Co-authored-by: Sanchit Gandhi <93869735+sanchit-gandhi@users.noreply.github.com>
Co-authored-by: ydshieh <ydshieh@users.noreply.github.com>
---
 .../models/whisper/feature_extraction_whisper.py          | 1 -
 tests/models/whisper/test_modeling_tf_whisper.py          | 8 +++++---
 tests/models/whisper/test_modeling_whisper.py             | 8 +++++---
 tests/models/whisper/test_tokenization_whisper.py         | 2 +-
 4 files changed, 11 insertions(+), 8 deletions(-)
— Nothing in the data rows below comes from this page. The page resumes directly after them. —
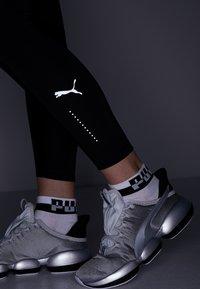 Puma - EVOSTRIPE LEGGINGS - Collant - black - 6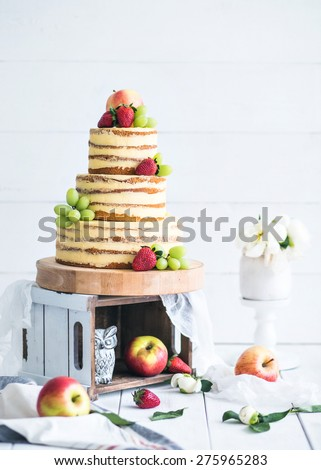 Wedding rustic cake with flowers and fruits - stock photo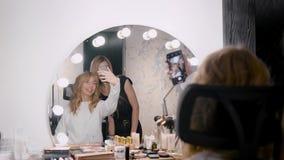 El cliente femenino de la tienda de belleza está tomando el selfie con el artista de maquillaje profesional delante del espejo co metrajes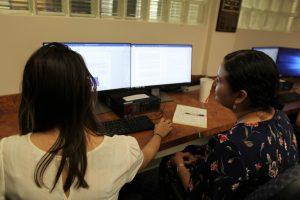 PHOTO: UFIT staff member helping a Ph.D. candidate with formatting her thesis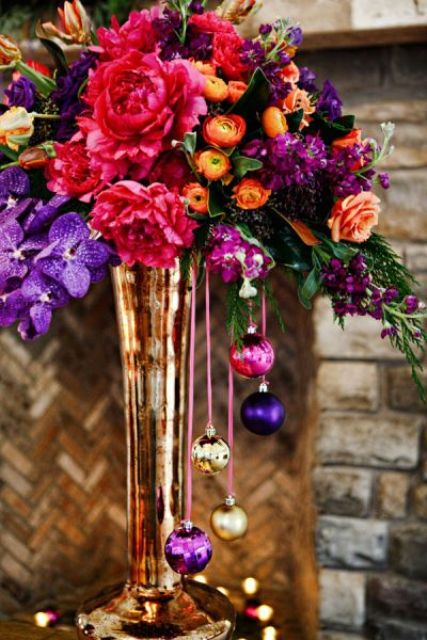 a bold winter wedding centerpiece in sumptuous colors and with bright ornaments hanging down from the vase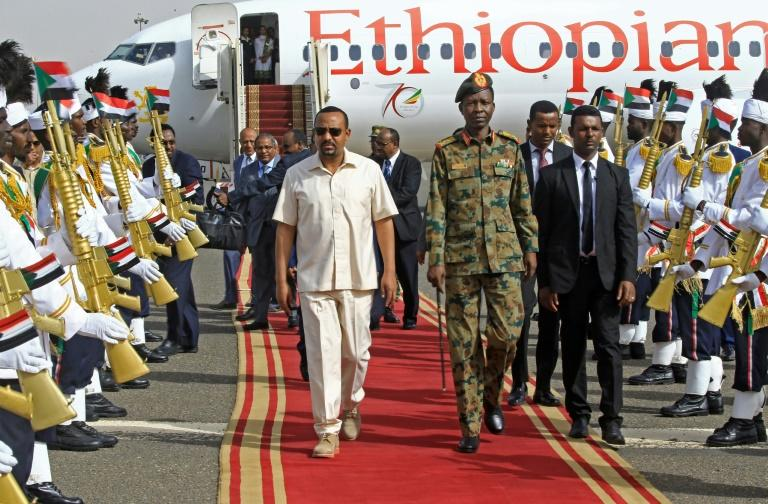 Ethiopia's Prime Minister Abiy Ahmed (C-L) hopes the election will give him the mandate to make broad reforms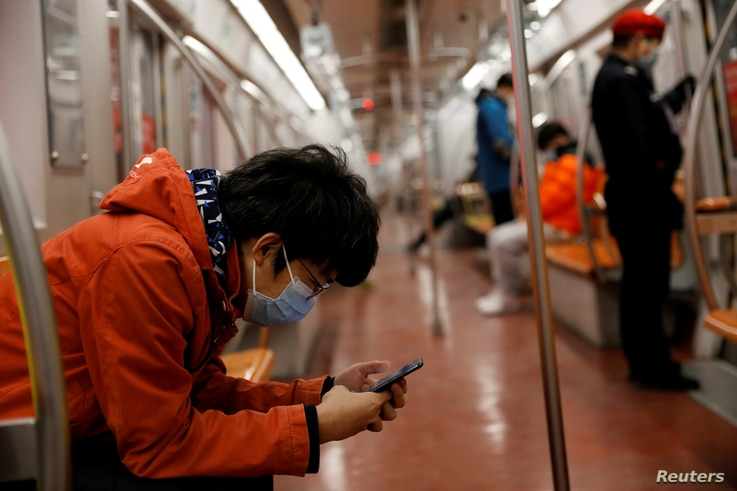 FILE PHOTO: A man wearing a face mask checks his mobile phone while riding a subway in the morning after the extended Lunar New…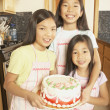Three young Asian sisters holding a cake in the kitchen  — Stock Photo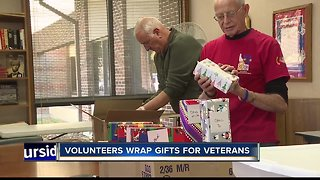 Volunteers wrap gifts for veterans ahead of holidays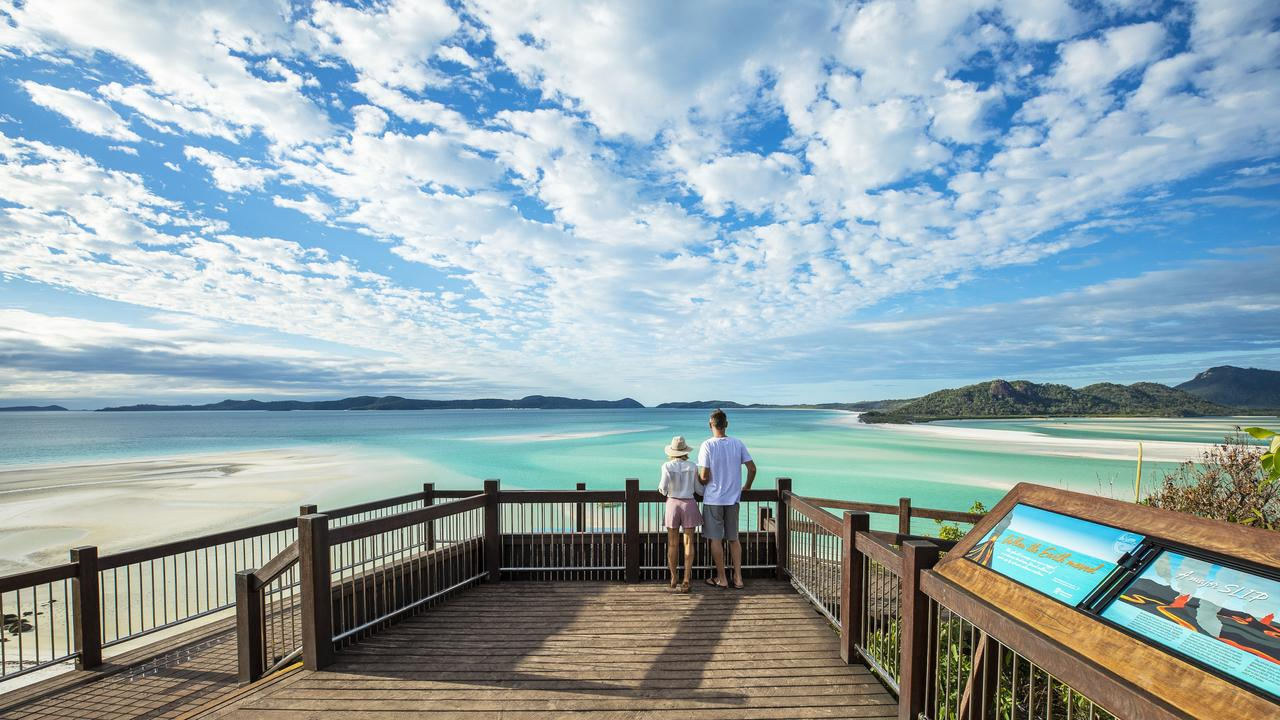 Couple looking out to the view, Whitsunday Island. Picture: Brooke Miles for Riptide Creative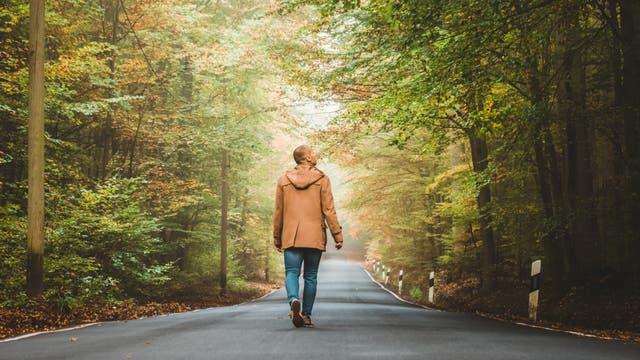 Ein Mann geht allein über eine Straße durch den Wald.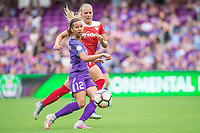 Orlando, FL - Saturday April 22, 2017: Kristen Edmonds, Line Sigvardsen-Jensen during a regular season National Women's Soccer League (NWSL) match between the Orlando Pride and the Washington Spirit at Orlando City Stadium.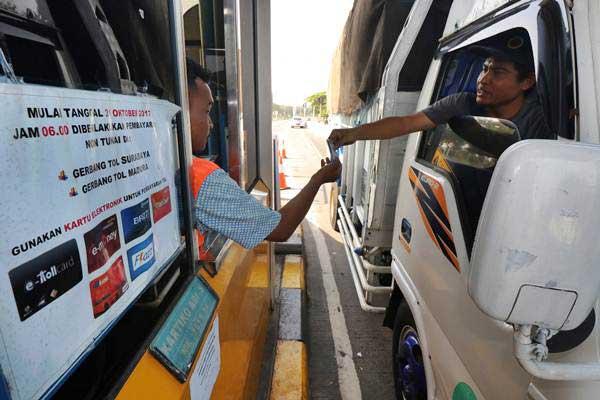 Pengendara truk membeli kartu elektronik tol (E-Toll) di loket pintu masuk Jembatan Suramadu, Surabaya, Jawa Timur, Selasa (31/10). Terhitung mulai Selasa (31/10). - ANTARA/Didik Suhartono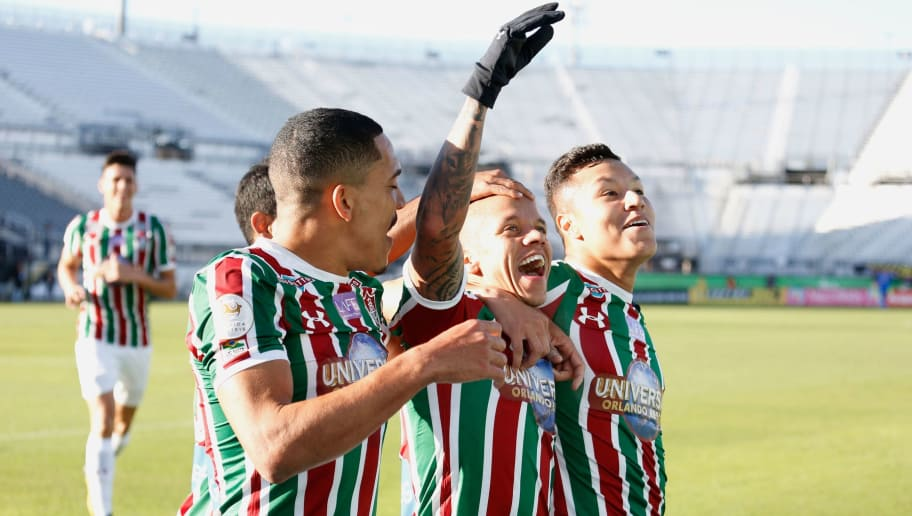 Marcos Junior of  Brazilian club Fluminense (C) celebrates with teammates after scoring a goal in the first half against Barcelona SC of Ecuador during their Florida Cup soccer game at Spectrum Stadium in Orlando, Florida on January 15, 2018.  / AFP PHOTO / Gregg Newton        (Photo credit should read GREGG NEWTON/AFP/Getty Images)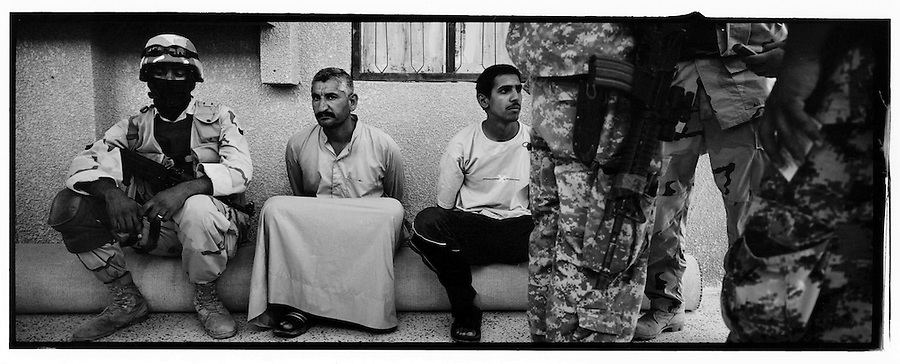 Iraqi soldiers and police guards two being held for questioning following the discover of a cache of weapons by soldiers with 4BN 23rd Infantry Regiment 172nd Stryker Brigade during the search of a mosque in the Baghdad Sunni neighborhood of Ghazaliyah on Wednesday August 16, 2006.  The raid, which yielded weapons and IED making materials, was part of an operation by bolstered US and Iraqi forces carried out in the hopes of putting a stop to the extraordinary numbers of sectarian killings in Baghdad.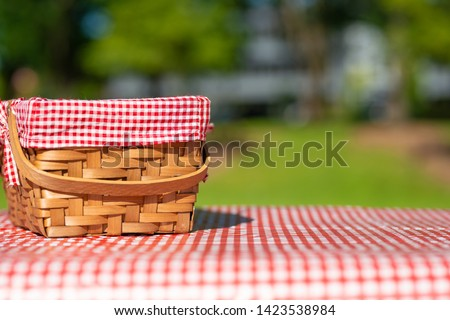 picnic basket on a table with a red tablecloth. Summer mood. relaxation. holidays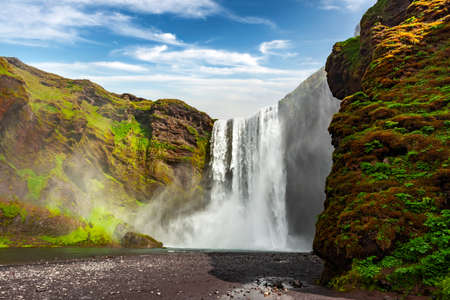 Incredible view on famous Skogafoss waterfall on Skoga river. Iceland, Europe. Landscape photography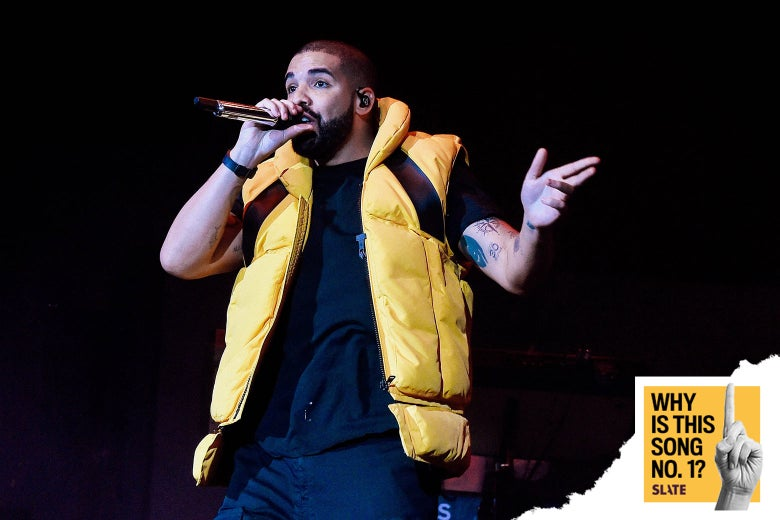 Drake, wearing a puffy vest, obviously
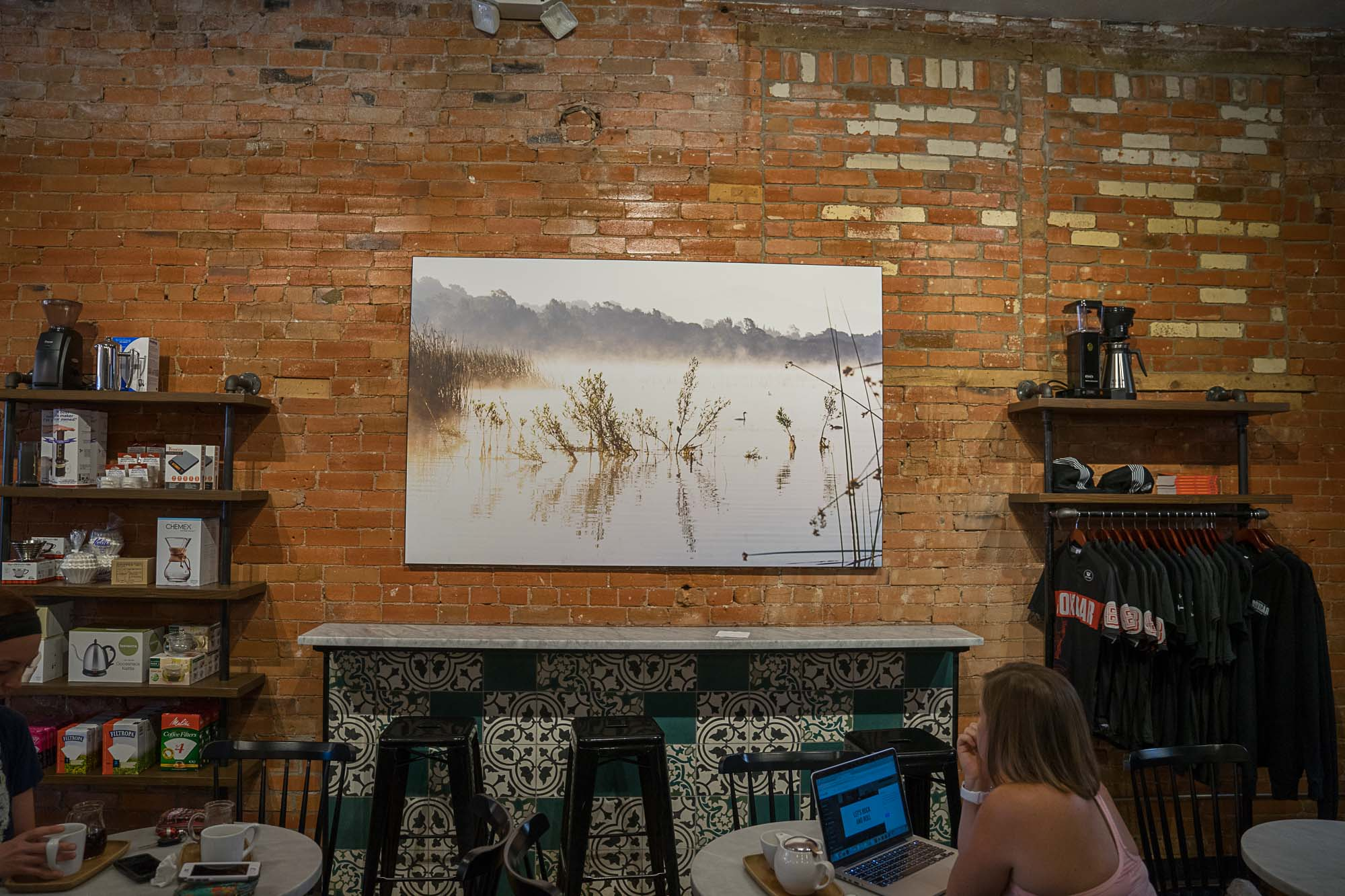 Art hanging on the walls at Boxcar Coffee Roasters in Boulder, Colorado.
diff --git a/src/transformers/models/whisper/feature_extraction_whisper.py b/src/transformers/models/whisper/feature_extraction_whisper.py
index 2640a2925..1c1a8d369 100644
--- a/src/transformers/models/whisper/feature_extraction_whisper.py
+++ b/src/transformers/models/whisper/feature_extraction_whisper.py
@@ -307,7 +307,6 @@ class WhisperFeatureExtractor(SequenceFeatureExtractor):
             max_length=max_length if max_length else self.n_samples,
             truncation=truncation,
             pad_to_multiple_of=pad_to_multiple_of,
-            **kwargs,
         )
         # make sure list is in array format
         input_features = padded_inputs.get("input_features").transpose(2, 0, 1)
diff --git a/tests/models/whisper/test_modeling_tf_whisper.py b/tests/models/whisper/test_modeling_tf_whisper.py
index ae99c9408..a82f396d8 100644
--- a/tests/models/whisper/test_modeling_tf_whisper.py
+++ b/tests/models/whisper/test_modeling_tf_whisper.py
@@ -650,13 +650,15 @@ def _test_large_logits_librispeech(in_queue, out_queue, timeout):
         input_speech = _load_datasamples(1)
 
         processor = WhisperProcessor.from_pretrained("openai/whisper-large")
-        processed_inputs = processor(audio=input_speech, text="This part of the speech", return_tensors="tf")
+        processed_inputs = processor(
+            audio=input_speech, text="This part of the speech", add_special_tokens=False, return_tensors="tf"
+        )
         input_features = processed_inputs.input_features
-        labels = processed_inputs.labels
+        decoder_input_ids = processed_inputs.labels
 
         logits = model(
             input_features,
-            decoder_input_ids=labels,
+            decoder_input_ids=decoder_input_ids,
             output_hidden_states=False,
             output_attentions=False,
             use_cache=False,
diff --git a/tests/models/whisper/test_modeling_whisper.py b/tests/models/whisper/test_modeling_whisper.py
index c629b10bf..d85f5ca54 100644
--- a/tests/models/whisper/test_modeling_whisper.py
+++ b/tests/models/whisper/test_modeling_whisper.py
@@ -853,13 +853,15 @@ class WhisperModelIntegrationTests(unittest.TestCase):
         input_speech = self._load_datasamples(1)
 
         processor = WhisperProcessor.from_pretrained("openai/whisper-large")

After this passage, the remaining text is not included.